Wayne Knight
- Knight with UCLA in 2026

No. 3 – UCLA Bruins
- Position: Running back
- Class: Redshirt Senior

Personal information
- Listed height: 5 ft 7 in (1.70 m)
- Listed weight: 193 lb (88 kg)

Career information
- High school: Smyrna (Smyrna, Delaware)
- College: James Madison (2022–2025); UCLA (2026–present);

Awards and highlights
- Second-team All-American (2025); First-team All-Sun Belt (2025);
- Stats at ESPN

= Wayne Knight (American football) =

American football player

Wayne Knight is an American college football running back for the UCLA Bruins. He previously played for the James Madison Dukes, earning second-team All-American honors in 2025.

==Early life==
Knight attended Smyrna High School in Smyrna, Delaware. He committed to James Madison University (JMU) to play college football.

==College career==
Knight played in eight games and had five carries for negative eight yards his true freshman year at JMU. He redshirted in 2023 after rushing for 23 yards over four carries in four games.
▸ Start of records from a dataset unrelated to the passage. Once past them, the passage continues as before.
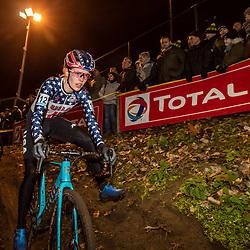 2019-12-29: Cycling: Superprestige: Diegem: Clara Honsinger balancing in the wooden section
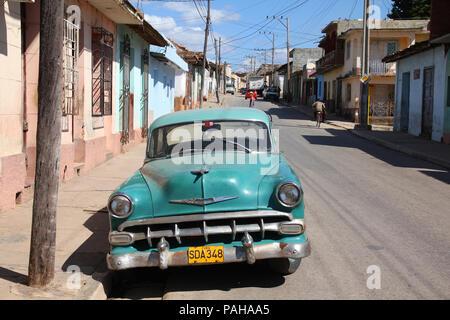 TRINIDAD, Kuba - Februar 5: Classic American Auto auf der Straße geparkt am 5. Februar 2011 in Trinidad, Kuba. Die Vielzahl der Oldtimer Autos in Kuba ich - Stockfoto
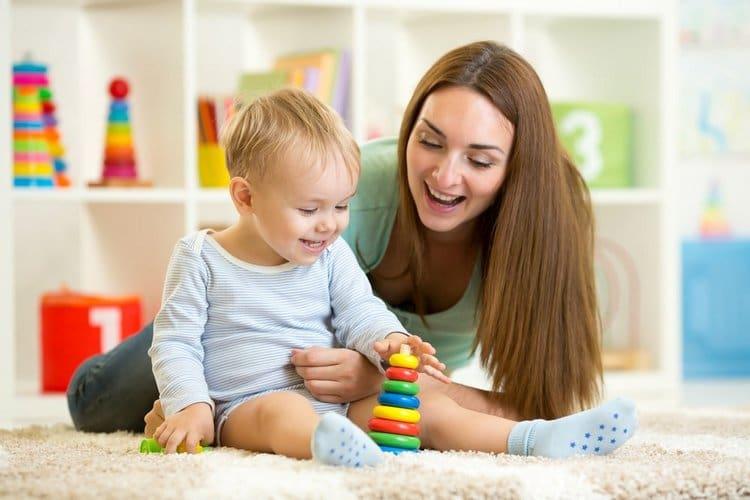Важно позаботиться о том, чтобы игры с ребенком в 8 месяцев были действительно интересными для него, не слишком сложными.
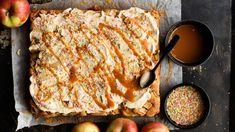 Helpot omena-kinuskipalat - Yhteishyvä Sweet Bakery, Apple Cake, I Love Food, Sweet Tooth, French Toast, Food And Drink, Meat, Baking, Breakfast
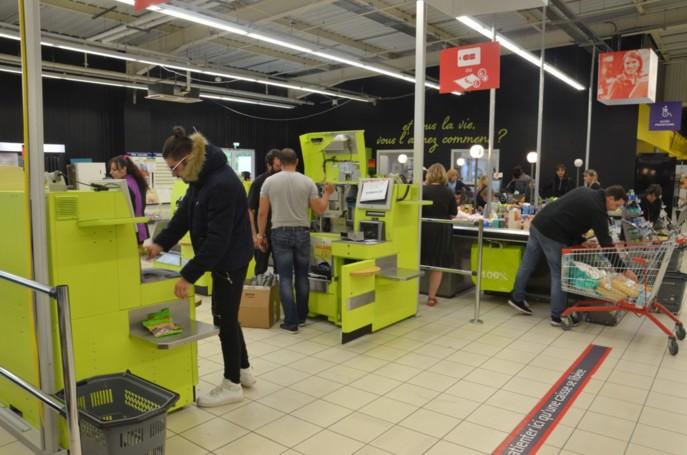 124 postes de management de ligne de caisses sont supprimés dans les Auchan français. Les caissières seront par ailleurs formées pour être plus polyvalentes sur l'encaissement : caisses automatiques, self-scanning, etc. Photo : Linéaires.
In 2024, he played in 13 games with two starts and had 77 carries for 449 yards with two touchdowns and added 15 receptions for 137 yards with two touchdowns. Knight entered 2025 as the starting running back. He was named the MVP of the 2025 Sun Belt Conference Football Championship Game after rushing for 211 yards and a game record 234 all-purpose yards. He finished the year with 1,373 yards on 207 carries with nine touchdowns and 40 receptions for 397 yards with one touchdown. He was named a second-team All-American as an all-purpose player by the Associated Press.

On December 27, 2025, Knight announced that he would enter the transfer portal. On January 7, 2026, he transferred to the University of California, Los Angeles. He was one of 10 former Dukes to join their former head coach Bob Chesney in his move to the Bruins. In their 2026 season opener, Knight ran for three touchdowns and 71 yards on eight carries in a 45–24 win over California. The following week in their home opener, Knight scored three touchdowns again in a 28–10 win over San Diego State. In UCLA's Big Ten opener, he ran for 177 yards and two touchdowns in 52–38 win over Purdue. His eight touchdowns in three games matched the Bruins' rushing touchdown total from their previous season.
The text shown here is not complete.